Je vous remercie de l'occasion qui m'est donnée de m'adresser à vous. Je suis professeure d'anthropologie et membre de la faculté de Berkeley depuis 20 ans, et j'ai passé les neuf années précédentes à enseigner à la faculté de Harvard.
Pendant cette période et celle qui a précédé, c'est-à-dire pendant un total de 37 ans, mes recherches ont porté sur le Honduras et ont exigé de longs séjours dans ce pays. J'ai vécu au Honduras de la fin des années 1970 au début des années 1980, à l'époque où sa dernière dictature ouvertement militaire a cédé le pouvoir aux autorités civiles, a rédigé la première version de la constitution actuelle et a amorcé une longue période de développement de la société civile et des institutions gouvernementales.
Le commerce extérieur a joué un rôle crucial dans ce processus, et pourtant, je comparais devant vous pour vous dissuader de conclure cet accord. Les événements qui se sont déroulés au Honduras au cours des cinq dernières années ont annulé les progrès qu'avaient connus la société civile et le gouvernement pendant la période précédente. Les freins et les contrepoids qui garantissaient le respect des droits de la plupart des Honduriens continuent d'être éliminés. En ce moment, il est difficile d'imaginer comment, en intensifiant le commerce extérieur, on pourrait éviter les écueils qui aggraveraient la situation du Hondurien moyen. En outre, cela vous priverait d'un important moyen d'inciter le gouvernement hondurien à renforcer la primauté du droit, à combattre l'impunité, à protéger les droits de la personne et à améliorer le niveau de vie de tous ses citoyens.
La concentration de plus en plus importante des richesses et du pouvoir politique dans les mains d'un très petit nombre de familles, qui est survenue pendant les années 1990 et une partie des années 2000, est à l'origine de l'effondrement des conditions des Honduriens. Toutefois, le coup d'État de 2009 et ses conséquences sont la cause immédiate de leur grave détérioration.

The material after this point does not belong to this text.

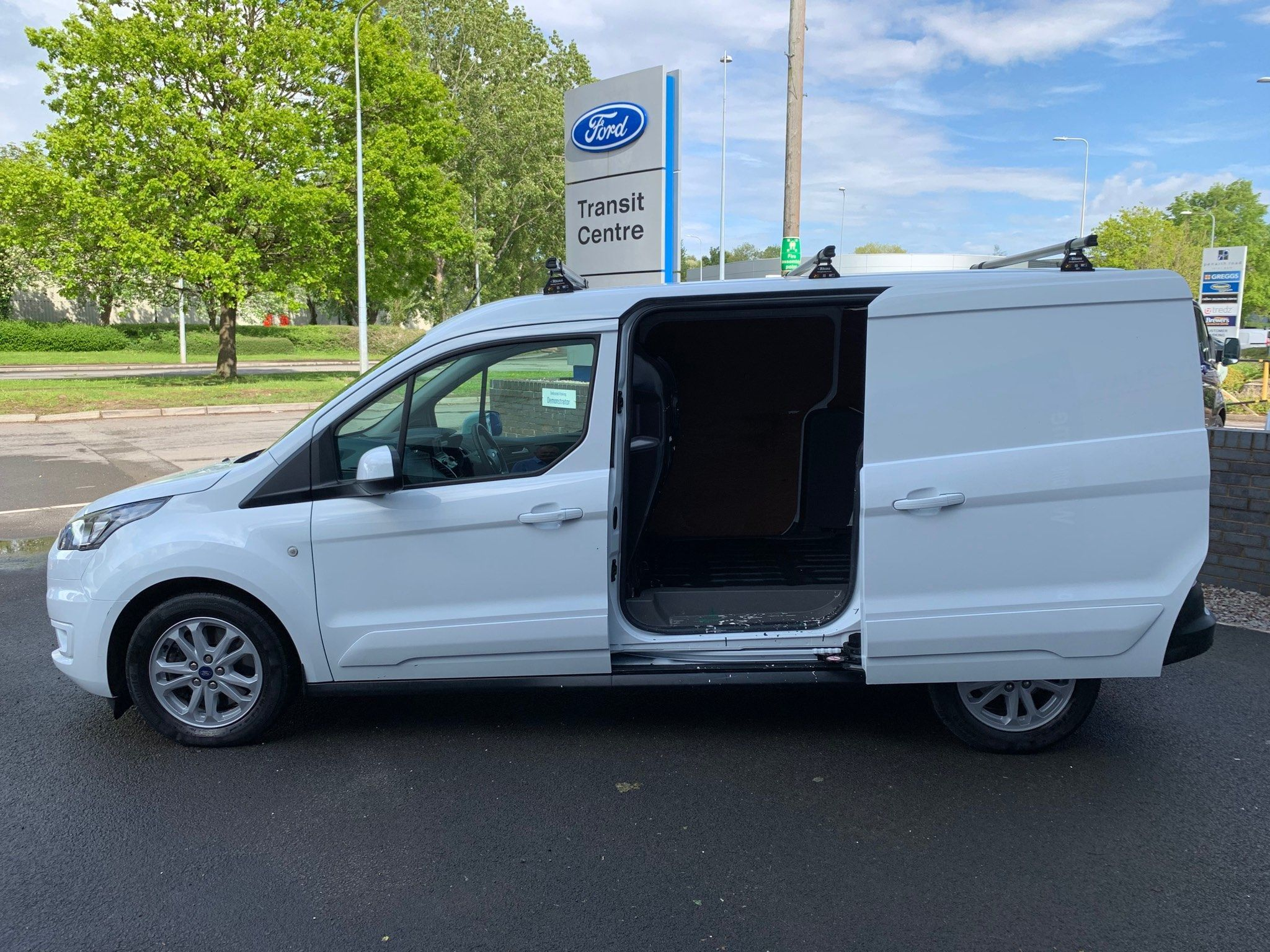 2019 Ford Transit Connect EcoBlue Limited full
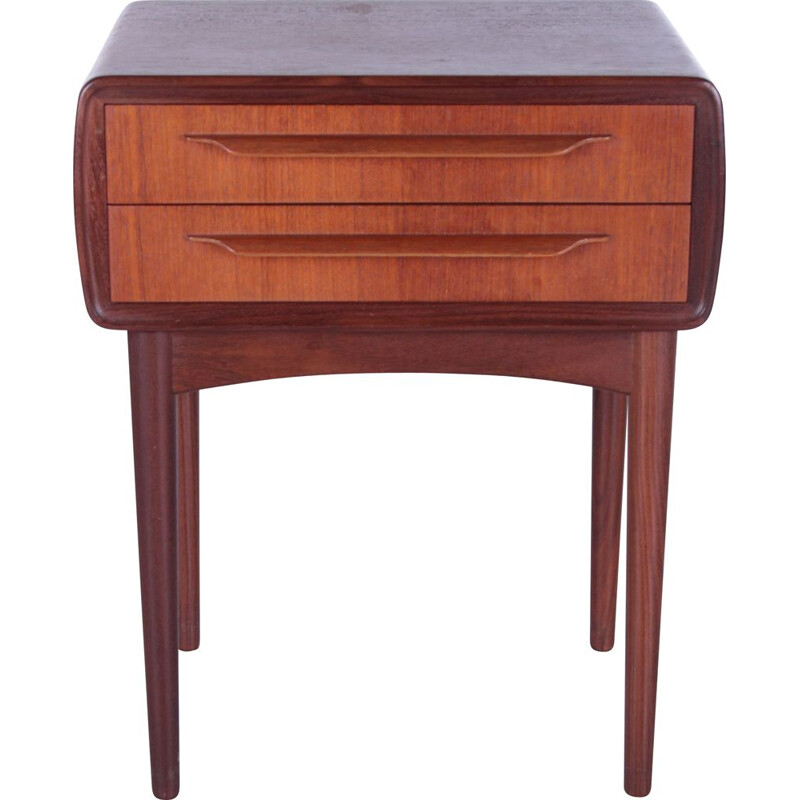 Danish vintage night stand by Johannes Andersen for c.f.Silkeborg, 1960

Le Congrès national du Honduras a été convoqué d'une manière allant à l'encontre de ses procédures et a autorisé, de manière rétroactive, la destitution du président José Manuel Zelaya Rosales. Ensuite, sans y être autorisé par la loi ou la constitution, le congrès a nommé son propre leader à la tête du régime de facto. Ce chef d'État a ignoré les pressions internationales et est demeuré en poste pendant le reste de l'année 2009.
Peu de temps après, le régime de facto a commencé à mettre en oeuvre des politiques comprenant l'utilisation de l'armée et de la police pour priver les citoyens de leur droit de manifester. Les droits d'assemblée et de manifestation ont été suspendus à de nombreuses reprises et, dans tous les cas, ces suspensions enfreignaient la constitution et le droit honduriens. Les manifestants ont été battus et fusillés, et certains d'entre eux sont morts en s'opposant ouvertement aux soldats ou aux policiers.
Simultanément, une vague d'assassinats, qui visaient des membres de la presse, des militants de l'opposition et des minorités opposées au régime de facto, a commencé et se poursuit encore. Aucun de ces meurtres n'a été élucidé.
Le régime de facto était toujours au pouvoir lorsque des élections ont eu lieu à l'échelle nationale, en novembre 2009. Aucun observateur international n'a surveillé ces élections. Des ONG internationales préoccupées par le maintien de la paix et la presse hondurienne ont rapporté directement que des citoyens, qui protestaient contre les élections avaient été attaqués, par la police. Par exemple, à San Pedro Sula, la deuxième ville en importance du pays et le centre du commerce, la participation électorale avait diminué par rapport aux élections précédentes. L'opposition avait recommandé de boycotter les élections, et certains faits semblent indiquer que bon nombre des électeurs qui se sont présentés aux bureaux de scrutin ont endommagé leur bulletin de vote en guise de protestation.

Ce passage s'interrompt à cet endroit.